Add the following snippet to the notebook and adjust limit to your needs.

python
five_gb_in_kb = 5 * 1024 * 1024
limit = 3500 * 1024 * 1024

# Order by 'stars' column and filter by 'diskUsageKb'
df = df[df['diskUsageKb'] < five_gb_in_kb]
df_sorted = df.sort_values(by='stars', ascending=False)

# Calculate how many entries would fit into 350GB
disk_usage_cumsum = df_sorted['diskUsageKb'].cumsum()
(disk_usage_cumsum <= limit).sum()

In the example above, one would manage to fit 68568 repositories into 3.5TB.

Cloning the repositories

Run head -n 999 repo_metadata.sample.jsonl | ./clone-repos.sh <corpus> to clone into the given <corpus> location, or any other invocation with your respective repo_metadata.jsonl and the computed amount of repos to include as in head -n <your-count> <your.jsonl>.

Add one large (100GB+) repository and one with a lot of commits repository by hand

Invoke git clone --bare https://github.com/NagatoDEV/PlayStation-Home-Master-Archive <corpus>/github.com/NagatoDEV/PlayStation-Home-Master-Archive.git (after replacing <curpus> with your base path) to obtain one sample of a huge repository with a lot of assets and other binary data whose tree spans more than 440k files.

That way, we also get to see what happens when we have to handle huge binary files in massive trees.

Another massive tree and a more than 1.3m commits comes in with this invocation:

git clone --bare https://github.com/archlinux/svntogit-community <corpus>/github.com/archlinux/svntogit-community.git.

This repo has 100MB+ files with a lot of append-only changes to it, giving it a very imbalanced delta-tree that triggers worst-case behaviour that needed special mitigations:

git clone --bare https://github.com/fz139/vigruzki <corpus>/github.com/fz139/vigruzki.git.
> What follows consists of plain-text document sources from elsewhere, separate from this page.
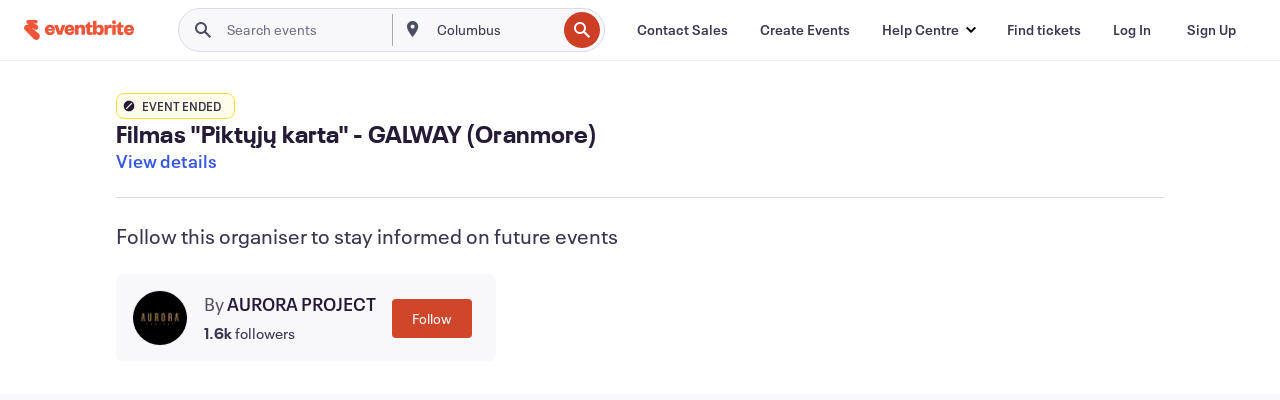

--- FILE ---
content_type: text/javascript; charset=utf-8
request_url: https://app.link/_r?sdk=web2.86.5&branch_key=key_live_epYrpbv3NngOvWj47OM81jmgCFkeYUlx&callback=branch_callback__0
body_size: 70
content:
/**/ typeof branch_callback__0 === 'function' && branch_callback__0("1541056624023699188");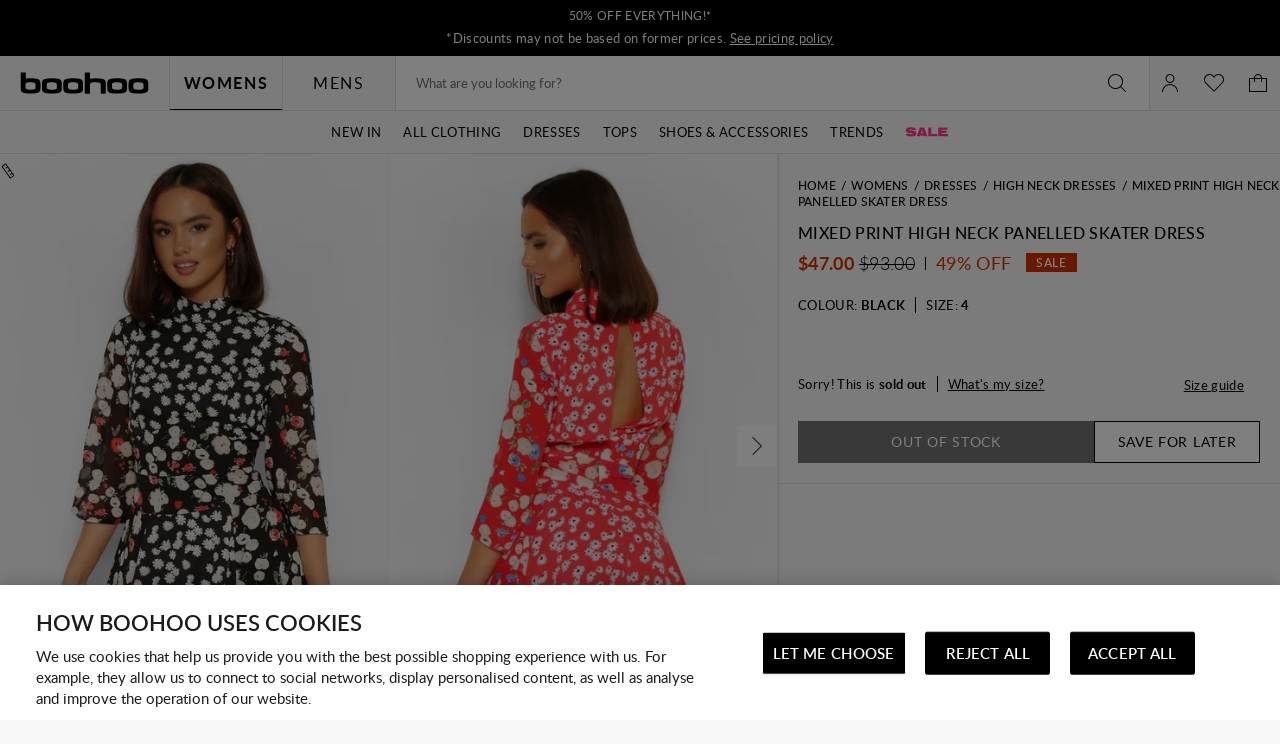

--- FILE ---
content_type: text/javascript; charset=utf-8
request_url: https://e.cquotient.com/recs/bbdt-boohoo-NA/ML-Engine?callback=CQuotient._callback0&_=1769091090513&_device=mac&userId=&cookieId=cd2NHMqKOK7nJFeoUzabxJBX5H&emailId=&anchors=id%3A%3A%7C%7Csku%3A%3A%7C%7Ctype%3A%3A%7C%7Calt_id%3A%3A&slotId=category-recommendations-pdp&slotConfigId=PDP_Einstein_Recommendations&slotConfigTemplate=slots%2Frecommendation%2Fpredictiverecommendations.isml&ccver=1.03&realm=BBDT&siteId=boohoo-NA&instanceType=prd&v=v3.1.3&json=%7B%22userId%22%3A%22%22%2C%22cookieId%22%3A%22cd2NHMqKOK7nJFeoUzabxJBX5H%22%2C%22emailId%22%3A%22%22%2C%22anchors%22%3A%5B%7B%22id%22%3A%22%22%2C%22sku%22%3A%22%22%2C%22type%22%3A%22%22%2C%22alt_id%22%3A%22%22%7D%5D%2C%22slotId%22%3A%22category-recommendations-pdp%22%2C%22slotConfigId%22%3A%22PDP_Einstein_Recommendations%22%2C%22slotConfigTemplate%22%3A%22slots%2Frecommendation%2Fpredictiverecommendations.isml%22%2C%22ccver%22%3A%221.03%22%2C%22realm%22%3A%22BBDT%22%2C%22siteId%22%3A%22boohoo-NA%22%2C%22instanceType%22%3A%22prd%22%2C%22v%22%3A%22v3.1.3%22%7D
body_size: 65
content:
/**/ typeof CQuotient._callback0 === 'function' && CQuotient._callback0({"ML-Engine":{"displayMessage":"ML-Engine","recs":[],"recoUUID":"f23b3343-6a39-4694-9da5-6066d22f4975"}});

--- FILE ---
content_type: text/javascript; charset=utf-8
request_url: https://e.cquotient.com/recs/bbdt-boohoo-NA/viewed-recently?callback=CQuotient._callback2&_=1769091090530&_device=mac&userId=&cookieId=cd2NHMqKOK7nJFeoUzabxJBX5H&emailId=&anchors=id%3A%3A%7C%7Csku%3A%3A%7C%7Ctype%3A%3A%7C%7Calt_id%3A%3A&slotId=recently-viewed-pdp&slotConfigId=pdp-recently-viewed-einstein&slotConfigTemplate=slots%2Frecommendation%2FeinsteinRecentlyViewed.isml&ccver=1.03&realm=BBDT&siteId=boohoo-NA&instanceType=prd&v=v3.1.3&json=%7B%22userId%22%3A%22%22%2C%22cookieId%22%3A%22cd2NHMqKOK7nJFeoUzabxJBX5H%22%2C%22emailId%22%3A%22%22%2C%22anchors%22%3A%5B%7B%22id%22%3A%22%22%2C%22sku%22%3A%22%22%2C%22type%22%3A%22%22%2C%22alt_id%22%3A%22%22%7D%5D%2C%22slotId%22%3A%22recently-viewed-pdp%22%2C%22slotConfigId%22%3A%22pdp-recently-viewed-einstein%22%2C%22slotConfigTemplate%22%3A%22slots%2Frecommendation%2FeinsteinRecentlyViewed.isml%22%2C%22ccver%22%3A%221.03%22%2C%22realm%22%3A%22BBDT%22%2C%22siteId%22%3A%22boohoo-NA%22%2C%22instanceType%22%3A%22prd%22%2C%22v%22%3A%22v3.1.3%22%7D
body_size: 79
content:
/**/ typeof CQuotient._callback2 === 'function' && CQuotient._callback2({"viewed-recently":{"displayMessage":"viewed-recently","recs":[],"recoUUID":"9d3e6d74-1c3a-40fb-991e-73440c36b814"}});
All repos should be topped off with…

shell
cd <corpus>
for d in github.com/archlinux/svntogit-community.git github.com/NagatoDEV/PlayStation-Home-Master-Archive.git github.com/fz139/vigruzki.git; do
    git -C $d read-tree @
    git -C $d commit-graph write --no-progress --reachable
done

Run on-off gix commands by hand

Sometimes it's interesting to try a new command against all available repositories to see if it fails:

ein t find <corpus> | xargs -P10 -I {} bash -c 'echo {}; gix -r {} <command>

Run gix corpus

The corpus sub-command runs specifically implemented commands against the corpus in a parallel fashion and stores these results in a local sqlite database for later comparison.